=== THE DATA ===

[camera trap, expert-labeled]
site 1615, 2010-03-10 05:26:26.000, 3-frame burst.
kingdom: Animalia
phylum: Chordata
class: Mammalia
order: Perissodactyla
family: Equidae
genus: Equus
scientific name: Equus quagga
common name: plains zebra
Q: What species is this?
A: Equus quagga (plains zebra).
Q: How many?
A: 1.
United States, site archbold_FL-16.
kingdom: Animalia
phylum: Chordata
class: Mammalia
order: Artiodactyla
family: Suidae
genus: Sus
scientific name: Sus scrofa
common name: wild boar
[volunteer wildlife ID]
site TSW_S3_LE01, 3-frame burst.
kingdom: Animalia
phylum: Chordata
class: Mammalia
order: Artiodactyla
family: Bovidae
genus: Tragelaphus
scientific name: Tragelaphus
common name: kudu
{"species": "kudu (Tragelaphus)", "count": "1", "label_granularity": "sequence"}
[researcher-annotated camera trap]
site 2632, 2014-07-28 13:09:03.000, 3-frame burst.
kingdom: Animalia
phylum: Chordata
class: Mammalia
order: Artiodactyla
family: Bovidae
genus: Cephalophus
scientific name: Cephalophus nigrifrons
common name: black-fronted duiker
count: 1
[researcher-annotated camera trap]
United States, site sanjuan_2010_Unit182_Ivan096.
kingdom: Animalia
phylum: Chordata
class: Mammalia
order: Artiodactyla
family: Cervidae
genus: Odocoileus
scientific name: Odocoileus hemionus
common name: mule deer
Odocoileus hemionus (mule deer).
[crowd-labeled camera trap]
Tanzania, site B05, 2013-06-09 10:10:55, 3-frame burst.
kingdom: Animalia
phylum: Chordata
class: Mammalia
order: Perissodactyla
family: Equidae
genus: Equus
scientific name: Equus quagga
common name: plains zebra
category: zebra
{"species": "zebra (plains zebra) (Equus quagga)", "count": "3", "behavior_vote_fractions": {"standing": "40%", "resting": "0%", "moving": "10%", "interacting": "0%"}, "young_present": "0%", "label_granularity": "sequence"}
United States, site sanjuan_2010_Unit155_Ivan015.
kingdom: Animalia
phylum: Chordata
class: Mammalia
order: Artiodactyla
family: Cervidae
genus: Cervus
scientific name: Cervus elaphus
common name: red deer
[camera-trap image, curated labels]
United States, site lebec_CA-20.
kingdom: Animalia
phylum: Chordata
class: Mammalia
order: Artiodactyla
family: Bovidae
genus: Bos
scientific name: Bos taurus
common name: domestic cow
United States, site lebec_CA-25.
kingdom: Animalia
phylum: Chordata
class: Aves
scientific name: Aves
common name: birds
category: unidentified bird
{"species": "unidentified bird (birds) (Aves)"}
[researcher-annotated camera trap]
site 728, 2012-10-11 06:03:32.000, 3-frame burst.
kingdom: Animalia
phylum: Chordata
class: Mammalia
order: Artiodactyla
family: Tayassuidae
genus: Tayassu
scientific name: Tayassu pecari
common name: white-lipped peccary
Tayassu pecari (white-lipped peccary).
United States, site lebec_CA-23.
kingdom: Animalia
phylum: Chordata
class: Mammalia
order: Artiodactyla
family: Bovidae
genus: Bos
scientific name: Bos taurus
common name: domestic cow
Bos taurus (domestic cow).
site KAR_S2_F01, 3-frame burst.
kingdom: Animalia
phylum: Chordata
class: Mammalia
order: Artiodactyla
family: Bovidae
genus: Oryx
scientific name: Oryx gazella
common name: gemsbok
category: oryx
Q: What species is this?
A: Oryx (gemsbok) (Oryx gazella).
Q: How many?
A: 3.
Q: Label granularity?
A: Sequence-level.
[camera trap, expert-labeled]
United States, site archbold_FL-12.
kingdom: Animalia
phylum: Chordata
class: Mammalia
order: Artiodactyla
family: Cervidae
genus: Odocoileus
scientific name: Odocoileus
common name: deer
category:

===

TASK TO COMPLETE
Lines from the beginning of the data above through the line containing "common name: kudu" are to be returned exactly, and no others.

ANSWER TO THE PROBLEM
[camera trap, expert-labeled]
site 1615, 2010-03-10 05:26:26.000, 3-frame burst.
kingdom: Animalia
phylum: Chordata
class: Mammalia
order: Perissodactyla
family: Equidae
genus: Equus
scientific name: Equus quagga
common name: plains zebra
Q: What species is this?
A: Equus quagga (plains zebra).
Q: How many?
A: 1.
United States, site archbold_FL-16.
kingdom: Animalia
phylum: Chordata
class: Mammalia
order: Artiodactyla
family: Suidae
genus: Sus
scientific name: Sus scrofa
common name: wild boar
[volunteer wildlife ID]
site TSW_S3_LE01, 3-frame burst.
kingdom: Animalia
phylum: Chordata
class: Mammalia
order: Artiodactyla
family: Bovidae
genus: Tragelaphus
scientific name: Tragelaphus
common name: kudu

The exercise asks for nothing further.